Excerpt provided »
>>>>>
Hierarchical Schemes: this kind of trust management scheme is used by the PKI. There is a root CA which is directly trusted. The CA may certify certificates themselves, or may certify certificates that certify other certificates (trusted introducer) down some chain. The hierarchical scheme is represented as a tree structure. The leaf certificate’s validity is verified by tracing backwards from its issuer to other issuers, until a directly trusted root (CA) certificate is found.

As discussed above, it is obvious that neither pure centralized nor pure distributed schemes are suitable for UWSNs. In hierarchical schemes, the computation and transmission of trust value is implemented in a hierarchical way. The trust values are passed and merged from a lower layer to an upper layer. Therefore, the hierarchical schemes are more appropriate for cluster-based topology which was widely used in UWSNs. In order to broadcast control information and retrieve the readings from underwater sensor nodes, the sink node must be able to authenticate itself. Moreover, in most applications the sink node acts as an interface between the UWSN and the land network.

4.2.4. Localization Security

Location estimation is a vital component in the source detection and tracking applications. The underwater sensor nodes get the location information and speed of mobile nodes during the localization phase. The location and motion information would be used in the routing protocol to select the best relay node to forward data. Without the location information, the sink node cannot identify where the received data comes from.
<<<<<
Material shown »
>>>>>
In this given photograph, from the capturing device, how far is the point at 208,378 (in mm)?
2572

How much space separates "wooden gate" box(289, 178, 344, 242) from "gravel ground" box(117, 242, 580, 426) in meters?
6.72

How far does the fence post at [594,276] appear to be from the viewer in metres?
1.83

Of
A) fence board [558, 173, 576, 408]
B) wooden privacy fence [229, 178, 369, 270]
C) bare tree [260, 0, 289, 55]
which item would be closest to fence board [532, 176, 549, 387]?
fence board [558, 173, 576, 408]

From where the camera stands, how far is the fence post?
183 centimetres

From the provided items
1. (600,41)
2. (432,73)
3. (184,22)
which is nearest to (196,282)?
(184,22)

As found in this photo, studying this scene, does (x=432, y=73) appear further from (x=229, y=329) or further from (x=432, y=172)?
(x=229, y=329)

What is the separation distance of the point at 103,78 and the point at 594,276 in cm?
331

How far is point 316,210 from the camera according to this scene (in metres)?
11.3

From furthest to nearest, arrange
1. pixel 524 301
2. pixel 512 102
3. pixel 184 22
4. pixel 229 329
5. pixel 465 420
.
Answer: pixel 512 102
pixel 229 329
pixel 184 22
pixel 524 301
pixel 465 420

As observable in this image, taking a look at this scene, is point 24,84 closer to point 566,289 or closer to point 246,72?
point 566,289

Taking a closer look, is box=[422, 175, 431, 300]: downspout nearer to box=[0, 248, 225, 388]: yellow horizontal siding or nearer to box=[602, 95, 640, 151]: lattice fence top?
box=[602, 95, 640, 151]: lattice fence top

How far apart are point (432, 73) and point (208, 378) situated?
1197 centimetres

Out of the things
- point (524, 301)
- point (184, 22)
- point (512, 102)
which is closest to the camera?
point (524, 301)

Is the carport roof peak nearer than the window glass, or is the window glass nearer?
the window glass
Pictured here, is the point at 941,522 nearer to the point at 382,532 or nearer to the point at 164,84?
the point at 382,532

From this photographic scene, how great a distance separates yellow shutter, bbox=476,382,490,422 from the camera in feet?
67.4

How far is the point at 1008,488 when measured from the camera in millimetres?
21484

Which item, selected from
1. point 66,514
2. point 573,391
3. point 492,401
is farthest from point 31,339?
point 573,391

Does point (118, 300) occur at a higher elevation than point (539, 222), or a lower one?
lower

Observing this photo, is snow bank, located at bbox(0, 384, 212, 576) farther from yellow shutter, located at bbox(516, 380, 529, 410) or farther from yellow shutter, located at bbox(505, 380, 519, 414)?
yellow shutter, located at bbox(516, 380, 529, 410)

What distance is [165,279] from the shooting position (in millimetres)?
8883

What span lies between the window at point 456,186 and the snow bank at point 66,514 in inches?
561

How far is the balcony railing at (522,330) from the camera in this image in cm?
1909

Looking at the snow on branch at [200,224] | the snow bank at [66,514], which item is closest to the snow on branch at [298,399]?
<<<<<
Problem to work on »
Please answer these questions from the excerpt on trust schemes and localization security:
(a) In the hierarchical scheme used by the PKI, which certificate is directly trusted?
(b) In which direction are trust values passed and merged in hierarchical schemes?
(c) What do underwater sensor nodes get about mobile nodes during the localization phase?

Task solution »
(a) The root CA certificate.
(b) From a lower layer to an upper layer.
(c) Their location information and speed.